I have three functions which are all doing the same. I like to know whether SELECT ... FROM EMP WHERE DEPT_ID = v_dept returns any row.
Which one would be the fastest way?
CREATE OR REPLACE FUNCTION RecordsFound1(v_dept IN EMP.DEPT_ID%TYPE) RETURN BOOLEAN IS
n INTEGER;
BEGIN
SELECT COUNT(*) INTO res FROM EMP WHERE DEPT_ID = v_dept;
RETURN n > 0;
END;
/
CREATE OR REPLACE FUNCTION RecordsFound2(v_dept IN EMP.DEPT_ID%TYPE) RETURN BOOLEAN IS
CURSOR curEmp IS
SELECT DEPT_ID FROM EMP WHERE DEPT_ID = v_dept;
dept EMP.DEPT_ID%TYPE;
res BOOLEAN;
BEGIN
OPEN curEmp;
FETCH curEmp INTO dept;
res := curEmp%FOUND;
CLOSE curEmp;
RETURN res;
END;
/
CREATE OR REPLACE FUNCTION RecordsFound3(v_dept IN EMP.DEPT_ID%TYPE) RETURN BOOLEAN IS
dept EMP.DEPT_ID%TYPE;
BEGIN
SELECT DEPT_ID INTO dept FROM EMP WHERE DEPT_ID = v_dept;
RETURN TRUE;
EXCEPTION
WHEN NO_DATA_FOUND THEN
RETURN FALSE;
WHEN TOO_MANY_ROWS THEN
RETURN TRUE;
END;
/
Assume table EMP is very big and condition WHERE DEPT_ID = v_dept could match on thousands of rows.

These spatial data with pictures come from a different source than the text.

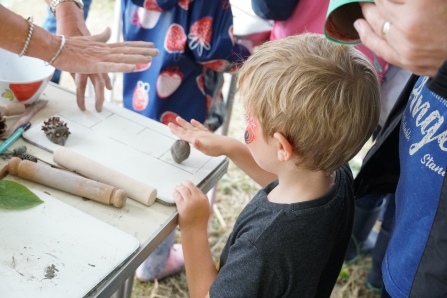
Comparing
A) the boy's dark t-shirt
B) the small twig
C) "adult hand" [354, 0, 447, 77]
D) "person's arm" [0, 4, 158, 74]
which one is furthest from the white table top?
"adult hand" [354, 0, 447, 77]

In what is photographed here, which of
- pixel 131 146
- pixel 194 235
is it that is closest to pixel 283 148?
pixel 194 235

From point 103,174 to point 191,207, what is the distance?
0.19m

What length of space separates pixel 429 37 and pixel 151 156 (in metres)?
0.63

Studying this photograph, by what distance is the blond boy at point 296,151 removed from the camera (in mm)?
763

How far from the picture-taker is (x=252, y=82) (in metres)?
0.81

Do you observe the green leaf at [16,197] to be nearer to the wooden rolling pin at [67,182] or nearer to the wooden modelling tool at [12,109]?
the wooden rolling pin at [67,182]

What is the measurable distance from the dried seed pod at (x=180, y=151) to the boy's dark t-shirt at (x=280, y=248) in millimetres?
220

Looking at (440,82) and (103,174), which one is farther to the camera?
(103,174)

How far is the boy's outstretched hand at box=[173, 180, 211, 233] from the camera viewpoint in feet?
2.94

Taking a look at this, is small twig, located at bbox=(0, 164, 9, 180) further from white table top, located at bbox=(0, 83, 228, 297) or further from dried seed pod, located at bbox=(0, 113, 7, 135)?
dried seed pod, located at bbox=(0, 113, 7, 135)

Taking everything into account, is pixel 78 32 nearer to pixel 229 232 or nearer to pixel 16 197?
pixel 16 197

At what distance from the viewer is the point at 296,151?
0.81 metres

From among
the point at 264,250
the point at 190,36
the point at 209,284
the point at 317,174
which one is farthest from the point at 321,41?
the point at 190,36

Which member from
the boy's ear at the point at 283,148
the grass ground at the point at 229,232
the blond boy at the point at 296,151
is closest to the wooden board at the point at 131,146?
the blond boy at the point at 296,151
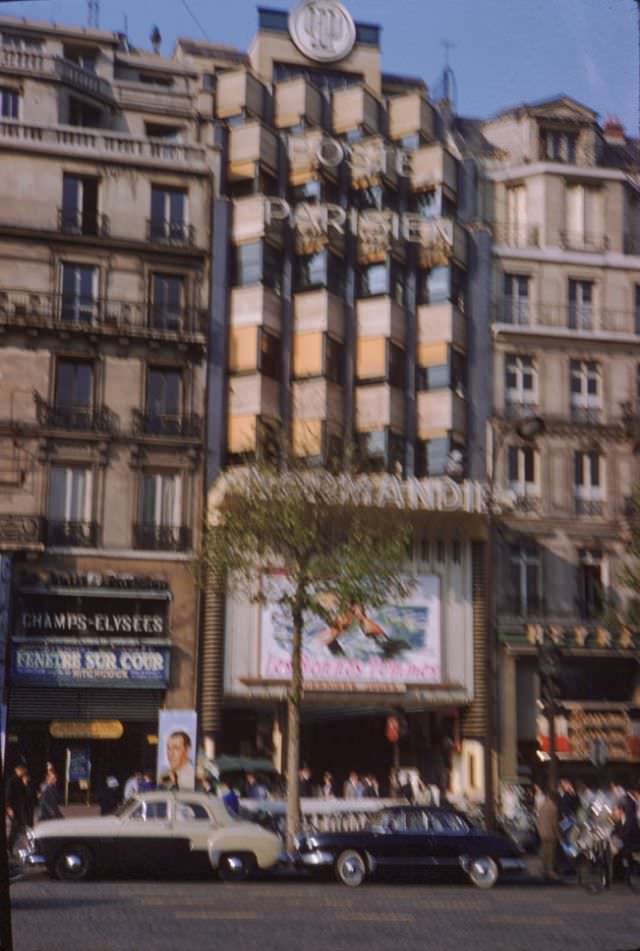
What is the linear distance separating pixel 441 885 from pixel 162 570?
15.9 m

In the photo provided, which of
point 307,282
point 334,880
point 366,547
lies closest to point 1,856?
point 334,880

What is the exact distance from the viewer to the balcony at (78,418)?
3750 centimetres

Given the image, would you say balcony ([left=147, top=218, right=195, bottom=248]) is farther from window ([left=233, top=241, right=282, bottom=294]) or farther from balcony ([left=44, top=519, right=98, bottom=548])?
balcony ([left=44, top=519, right=98, bottom=548])

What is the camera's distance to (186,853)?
22609 mm

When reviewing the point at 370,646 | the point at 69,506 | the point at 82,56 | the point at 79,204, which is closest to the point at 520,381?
the point at 370,646

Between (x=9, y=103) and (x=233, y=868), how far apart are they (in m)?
25.1

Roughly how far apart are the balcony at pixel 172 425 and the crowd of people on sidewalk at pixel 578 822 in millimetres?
14127

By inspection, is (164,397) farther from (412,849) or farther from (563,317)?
(412,849)

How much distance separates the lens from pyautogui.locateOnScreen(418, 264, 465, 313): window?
4141cm

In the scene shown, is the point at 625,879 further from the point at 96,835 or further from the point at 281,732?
the point at 281,732

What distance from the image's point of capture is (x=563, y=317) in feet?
140

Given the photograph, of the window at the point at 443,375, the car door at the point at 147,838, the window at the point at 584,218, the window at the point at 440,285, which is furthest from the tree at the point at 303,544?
the window at the point at 584,218

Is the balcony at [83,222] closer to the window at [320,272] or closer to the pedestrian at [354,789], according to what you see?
the window at [320,272]

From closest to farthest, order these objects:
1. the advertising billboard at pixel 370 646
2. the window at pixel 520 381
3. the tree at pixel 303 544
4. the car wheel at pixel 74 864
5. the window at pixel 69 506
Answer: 1. the car wheel at pixel 74 864
2. the tree at pixel 303 544
3. the window at pixel 69 506
4. the advertising billboard at pixel 370 646
5. the window at pixel 520 381
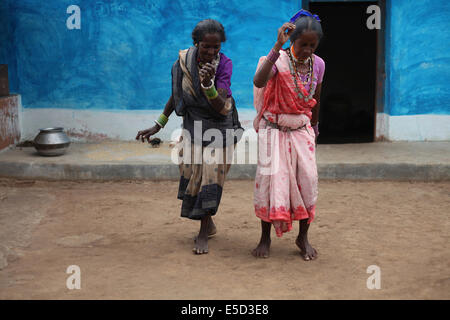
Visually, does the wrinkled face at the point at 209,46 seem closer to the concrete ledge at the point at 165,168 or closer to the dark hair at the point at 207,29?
the dark hair at the point at 207,29

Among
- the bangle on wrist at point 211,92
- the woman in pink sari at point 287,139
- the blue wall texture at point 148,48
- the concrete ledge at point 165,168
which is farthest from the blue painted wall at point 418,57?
the bangle on wrist at point 211,92

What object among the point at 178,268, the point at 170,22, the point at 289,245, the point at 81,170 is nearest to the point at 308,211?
the point at 289,245

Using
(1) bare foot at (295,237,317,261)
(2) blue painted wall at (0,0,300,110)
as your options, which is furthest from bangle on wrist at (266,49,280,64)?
(2) blue painted wall at (0,0,300,110)

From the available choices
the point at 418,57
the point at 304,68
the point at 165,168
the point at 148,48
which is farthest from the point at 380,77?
the point at 304,68

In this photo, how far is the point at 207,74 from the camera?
349 centimetres

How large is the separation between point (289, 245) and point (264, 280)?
2.61 feet

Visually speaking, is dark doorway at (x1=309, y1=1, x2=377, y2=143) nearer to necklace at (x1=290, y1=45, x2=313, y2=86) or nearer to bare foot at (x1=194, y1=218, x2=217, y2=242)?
bare foot at (x1=194, y1=218, x2=217, y2=242)

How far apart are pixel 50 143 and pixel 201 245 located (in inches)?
128

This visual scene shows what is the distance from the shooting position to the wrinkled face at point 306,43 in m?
3.48

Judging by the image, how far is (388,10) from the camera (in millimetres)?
7238

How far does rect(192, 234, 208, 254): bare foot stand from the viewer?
4.00 metres

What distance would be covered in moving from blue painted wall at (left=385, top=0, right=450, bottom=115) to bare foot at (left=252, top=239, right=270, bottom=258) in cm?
420

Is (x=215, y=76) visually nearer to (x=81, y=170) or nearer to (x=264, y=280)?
(x=264, y=280)

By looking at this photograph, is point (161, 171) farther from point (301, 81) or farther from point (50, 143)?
point (301, 81)
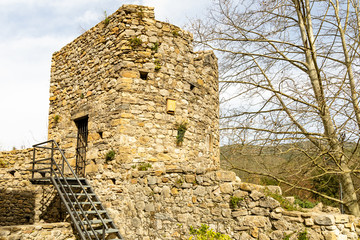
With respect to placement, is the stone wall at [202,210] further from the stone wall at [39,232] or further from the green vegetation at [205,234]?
the stone wall at [39,232]

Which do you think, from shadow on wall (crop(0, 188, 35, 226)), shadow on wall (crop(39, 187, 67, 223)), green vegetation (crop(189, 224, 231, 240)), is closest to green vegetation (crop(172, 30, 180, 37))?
green vegetation (crop(189, 224, 231, 240))

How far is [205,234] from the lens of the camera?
6.00 metres

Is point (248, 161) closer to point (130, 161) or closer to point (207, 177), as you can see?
point (207, 177)

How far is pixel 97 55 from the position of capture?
27.0ft

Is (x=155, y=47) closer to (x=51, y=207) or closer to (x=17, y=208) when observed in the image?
(x=51, y=207)

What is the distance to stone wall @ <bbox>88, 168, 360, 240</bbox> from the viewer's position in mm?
5320

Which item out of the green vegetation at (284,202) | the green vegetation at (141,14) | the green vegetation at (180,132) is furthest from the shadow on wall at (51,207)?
the green vegetation at (284,202)

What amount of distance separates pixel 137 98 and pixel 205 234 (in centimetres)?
340

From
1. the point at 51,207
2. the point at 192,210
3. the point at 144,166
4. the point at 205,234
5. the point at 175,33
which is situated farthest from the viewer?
the point at 51,207

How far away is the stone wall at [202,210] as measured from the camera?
5.32 metres

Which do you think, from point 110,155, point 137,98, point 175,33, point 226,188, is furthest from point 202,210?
point 175,33

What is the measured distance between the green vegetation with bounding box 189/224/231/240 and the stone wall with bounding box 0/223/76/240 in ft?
9.75

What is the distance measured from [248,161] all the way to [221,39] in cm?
384

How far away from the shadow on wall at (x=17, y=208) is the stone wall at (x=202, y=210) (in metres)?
3.88
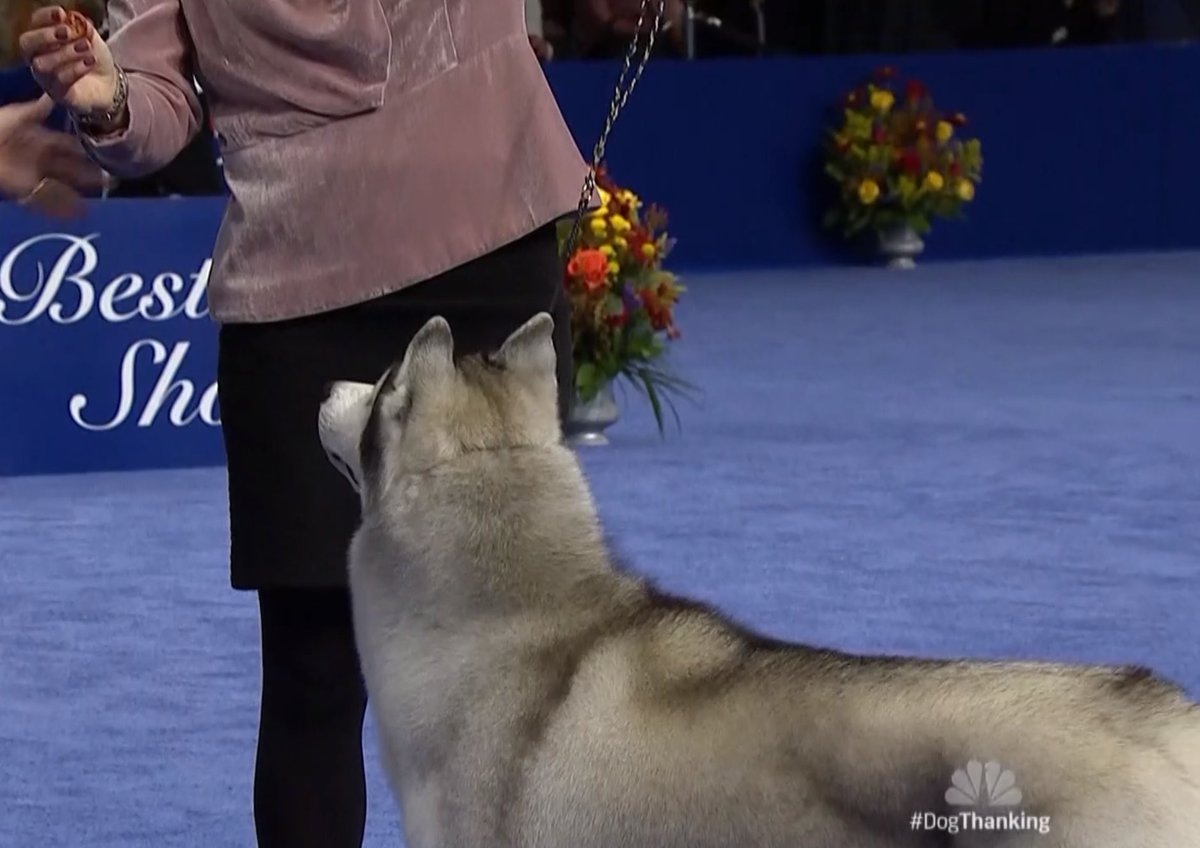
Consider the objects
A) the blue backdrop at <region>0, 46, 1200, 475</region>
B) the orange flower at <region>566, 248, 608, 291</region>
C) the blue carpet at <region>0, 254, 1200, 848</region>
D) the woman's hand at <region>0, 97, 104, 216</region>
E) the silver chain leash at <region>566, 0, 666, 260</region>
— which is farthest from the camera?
the blue backdrop at <region>0, 46, 1200, 475</region>

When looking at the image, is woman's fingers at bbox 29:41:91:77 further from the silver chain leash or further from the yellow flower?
the yellow flower

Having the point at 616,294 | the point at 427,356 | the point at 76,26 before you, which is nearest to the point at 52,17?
the point at 76,26

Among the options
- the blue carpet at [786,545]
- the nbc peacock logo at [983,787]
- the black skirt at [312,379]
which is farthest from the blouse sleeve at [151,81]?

Usually I would expect RecordsFound2 to be the fastest, because it has to fetch (maximum) only one single row. So in terms of I/O it should be the best.
For the non-believers: the exists() version:
CREATE OR REPLACE FUNCTION RecordsFound0(v_dept IN EMP.DEPT_ID%TYPE) RETURN BOOLEAN IS
BEGIN
RETURN EXISTS( SELECT 1 FROM EMP WHERE DEPT_ID = v_dept);
END;
The Postgresql version:
CREATE OR REPLACE FUNCTION RecordsFound0(v_dept IN EMP.DEPT_ID%TYPE) RETURNS BOOLEAN AS
$func$
BEGIN
RETURN EXISTS( SELECT 1 FROM EMP WHERE DEPT_ID = v_dept);
END
$func$ LANGUAGE plpgsql;
And in Postgres the function can be implemented in pure sql, without the need for plpgsql(in Postgres the select does not need a ... FROM DUAL
CREATE OR REPLACE FUNCTION RecordsFound0s(v_debt IN EMP.DEPT_ID%TYPE) RETURNS BOOLEAN AS
$func$
SELECT EXISTS( SELECT NULL FROM EMP WHERE DEPT_ID = v_debt);
$func$ LANGUAGE sql;
Note: the unary EXISTS(...) operator yields a Boolean, which is exactly what you want.
Note2: I hope I have the Oracle syntax correct. (keywords RETURN <-->RETURNS and AS <-->IS)
Your solution 1 Count all occurrences:
You have the DBMS do much more work than needed. why let it scan the table and count all occurences when you only want to know whether at least one exists or not? This is slow. (But on a small emp table with an index on dept_id this may still look fast :-)
Your solution 2 Open a Cursor and only fetch the first record
A good idea and probably rather fast, as you stop, once you found a record. However, the DBMS doesn't know that you only want to look for the mere existence and may decide for a slow execution plan, as it expects you to fetch all matches.
Your solution 3 Fetch the one record or get an exception
This may be a tad faster, as the DBMS expects to find one record only. However, it must test for further matches in order to raise TOO_MANY_ROWS in case. So in spite of having found a record already it must look on.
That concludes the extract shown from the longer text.